What are you prepared to pay for it that does the lot ?
Asx,intl shares, derivatives, property,fx,cfds etc


----------



## kardkovacsi (30 January 2010)

Try TradingDiary Pro. The software has one click import support for IB clients.


----------



## titl4 (1 February 2010)

lasty said:


> What are you prepared to pay for it that does the lot ?
> Asx,intl shares, derivatives, property,fx,cfds etc




I don't want the lot - only ASX and US shares.  I also don't want position sizing, charts, etc - or at least be able to 'hide' those functions so they don't get in the way.

I haven't really got to cost yet as I haven't found a package to do what I want except ones tied to advisors etc.  I currently have Stator Std.  if paying the extra for Stator pro would be what I want I'd do that - but it has too many bells & whistles which get in the way and doesn't do the direct imports I'd like.


----------



## titl4 (1 February 2010)

kardkovacsi said:


> Try TradingDiary Pro. The software has one click import support for IB clients.




Thanks for that.  I've just downloaded a trial and have asked the support section a couple of questions about reports.  Good so far though.


----------



## Trembling Hand (1 February 2010)

titl4 said:


> I don't want the lot - only ASX and US shares.  I also don't want position sizing, charts, etc - or at least be able to 'hide' those functions so they don't get in the way.
> 
> I haven't really got to cost yet as I haven't found a package to do what I want except ones tied to advisors etc.  I currently have Stator Std.  if paying the extra for Stator pro would be what I want I'd do that - but it has too many bells & whistles which get in the way and doesn't do the direct imports I'd like.




Just get a decent bookkeeper/accountant. Hand him/her your statements in quicken form and they take care of them. No stress, no mistakes all for a few dollars per month.


----------



## skc (1 February 2010)

Trembling Hand said:


> Just get a decent bookkeeper/accountant. Hand him/her your statements in quicken form and they take care of them. No stress, no mistakes all for a few dollars per month.




I don't give my accountant trading statements...

I just tell her my account balance on 1 July, cash in/out during the period, and closed balance on 30 Jun. Done.

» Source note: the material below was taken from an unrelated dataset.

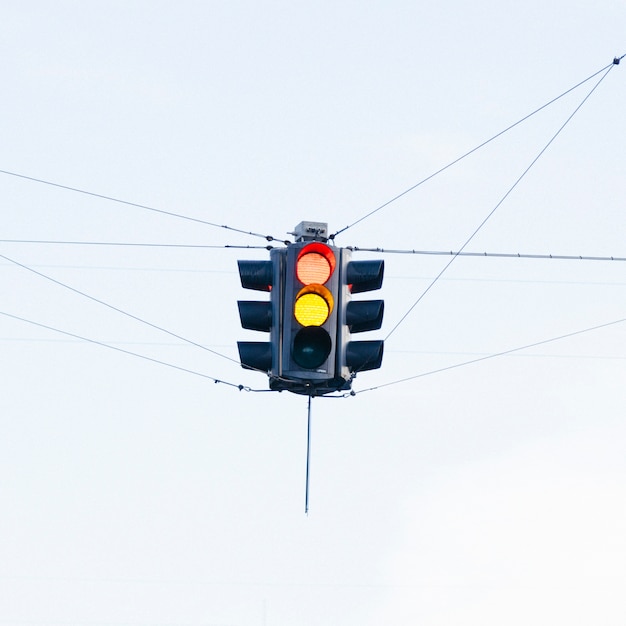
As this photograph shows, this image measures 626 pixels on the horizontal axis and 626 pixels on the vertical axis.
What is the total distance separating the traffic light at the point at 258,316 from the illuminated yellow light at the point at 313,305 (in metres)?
0.56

If the tax man wants to audit, they can go through 300 statements for the year all they want.


----------



## Trembling Hand (1 February 2010)

skc said:


> I don't give my accountant trading statements...
> 
> I just tell her my account balance on 1 July, cash in/out during the period, and closed balance on 30 Jun. Done.
> 
> If the tax man wants to audit, they can go through 300 statements for the year all they want.



 I never did either, firstly i use to do it all myself but now cannot be stuffed. Then I stated giving my account similar to you. Just the basic figures. And they still stuffed it up.

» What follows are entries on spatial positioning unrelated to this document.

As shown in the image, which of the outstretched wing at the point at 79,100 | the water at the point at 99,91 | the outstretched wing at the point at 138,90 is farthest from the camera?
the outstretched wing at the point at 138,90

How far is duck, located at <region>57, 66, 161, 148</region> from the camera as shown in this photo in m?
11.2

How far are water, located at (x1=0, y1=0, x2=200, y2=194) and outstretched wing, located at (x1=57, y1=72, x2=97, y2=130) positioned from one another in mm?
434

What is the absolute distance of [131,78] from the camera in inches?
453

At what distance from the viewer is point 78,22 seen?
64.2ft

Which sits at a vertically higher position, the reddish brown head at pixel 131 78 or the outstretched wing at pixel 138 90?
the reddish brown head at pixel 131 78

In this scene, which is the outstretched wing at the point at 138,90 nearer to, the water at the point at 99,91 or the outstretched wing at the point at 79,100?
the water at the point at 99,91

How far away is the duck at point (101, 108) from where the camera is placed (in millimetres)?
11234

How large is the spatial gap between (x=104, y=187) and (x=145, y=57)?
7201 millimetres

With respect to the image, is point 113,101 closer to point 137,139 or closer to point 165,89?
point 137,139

So I dumped them and found one that knew how to deal with my biz. Now I don't do anything 

Just on that what about GST, Tax, Super, Workcover(if you pay wages) and all the other scams and BS one must take care of?


----------



## titl4 (4 February 2010)

Further to my post of 1 Feb where I said I was trialling Trading Diary Pro.  I had a few issues with the program (one I thought was a deal killer) and contacted Istvan at support.  

Support was outstanding in response time and fixed my 'deal killer' problem with a program update in not much more than a day.  The program does what I want and lets me concentrate on trading rather than book-keeping (I'm happy to let my accountant do the 'real' books but like to keep a finger on the pulse).

I bought a licence today.


----------